++++ Provided material ++++
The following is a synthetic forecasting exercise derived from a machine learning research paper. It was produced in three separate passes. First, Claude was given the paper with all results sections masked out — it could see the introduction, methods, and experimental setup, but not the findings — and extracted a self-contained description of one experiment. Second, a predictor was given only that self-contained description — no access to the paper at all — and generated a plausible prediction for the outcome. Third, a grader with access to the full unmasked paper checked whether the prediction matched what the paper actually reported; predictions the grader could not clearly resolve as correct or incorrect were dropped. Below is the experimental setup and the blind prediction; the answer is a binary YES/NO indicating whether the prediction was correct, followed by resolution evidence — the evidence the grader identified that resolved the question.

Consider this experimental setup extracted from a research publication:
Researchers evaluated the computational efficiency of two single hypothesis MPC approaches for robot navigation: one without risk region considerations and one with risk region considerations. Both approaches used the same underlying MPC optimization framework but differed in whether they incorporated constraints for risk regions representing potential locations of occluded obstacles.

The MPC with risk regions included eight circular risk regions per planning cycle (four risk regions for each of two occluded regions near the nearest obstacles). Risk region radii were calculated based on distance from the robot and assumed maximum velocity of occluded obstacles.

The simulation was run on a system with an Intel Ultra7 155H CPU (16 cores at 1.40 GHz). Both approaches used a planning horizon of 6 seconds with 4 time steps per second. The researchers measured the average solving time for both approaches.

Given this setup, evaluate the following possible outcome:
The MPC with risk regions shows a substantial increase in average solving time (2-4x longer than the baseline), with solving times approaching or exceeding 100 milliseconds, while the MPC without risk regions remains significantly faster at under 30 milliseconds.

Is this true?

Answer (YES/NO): NO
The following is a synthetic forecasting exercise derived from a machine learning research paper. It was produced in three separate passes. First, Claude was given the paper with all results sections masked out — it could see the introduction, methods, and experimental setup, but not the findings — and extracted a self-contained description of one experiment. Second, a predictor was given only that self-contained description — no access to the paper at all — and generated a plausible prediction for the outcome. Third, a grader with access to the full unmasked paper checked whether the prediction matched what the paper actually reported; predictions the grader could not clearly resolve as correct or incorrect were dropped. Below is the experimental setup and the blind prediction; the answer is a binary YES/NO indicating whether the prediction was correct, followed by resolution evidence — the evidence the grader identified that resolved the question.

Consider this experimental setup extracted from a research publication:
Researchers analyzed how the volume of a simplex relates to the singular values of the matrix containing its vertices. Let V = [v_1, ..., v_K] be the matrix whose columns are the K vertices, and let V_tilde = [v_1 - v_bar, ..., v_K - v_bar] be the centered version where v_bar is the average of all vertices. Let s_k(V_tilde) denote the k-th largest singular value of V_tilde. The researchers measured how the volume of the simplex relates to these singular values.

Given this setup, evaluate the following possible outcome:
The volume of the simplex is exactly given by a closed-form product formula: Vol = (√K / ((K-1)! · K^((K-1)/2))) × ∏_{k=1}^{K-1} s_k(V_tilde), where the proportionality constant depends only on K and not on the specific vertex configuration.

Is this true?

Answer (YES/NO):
++++
**Problem details**: Write out, word for word, the line containing "Researchers analyzed how" and all the lines after it in the entries above, and nothing more.

**Written answer**:
Researchers analyzed how the volume of a simplex relates to the singular values of the matrix containing its vertices. Let V = [v_1, ..., v_K] be the matrix whose columns are the K vertices, and let V_tilde = [v_1 - v_bar, ..., v_K - v_bar] be the centered version where v_bar is the average of all vertices. Let s_k(V_tilde) denote the k-th largest singular value of V_tilde. The researchers measured how the volume of the simplex relates to these singular values.

Given this setup, evaluate the following possible outcome:
The volume of the simplex is exactly given by a closed-form product formula: Vol = (√K / ((K-1)! · K^((K-1)/2))) × ∏_{k=1}^{K-1} s_k(V_tilde), where the proportionality constant depends only on K and not on the specific vertex configuration.

Is this true?

Answer (YES/NO):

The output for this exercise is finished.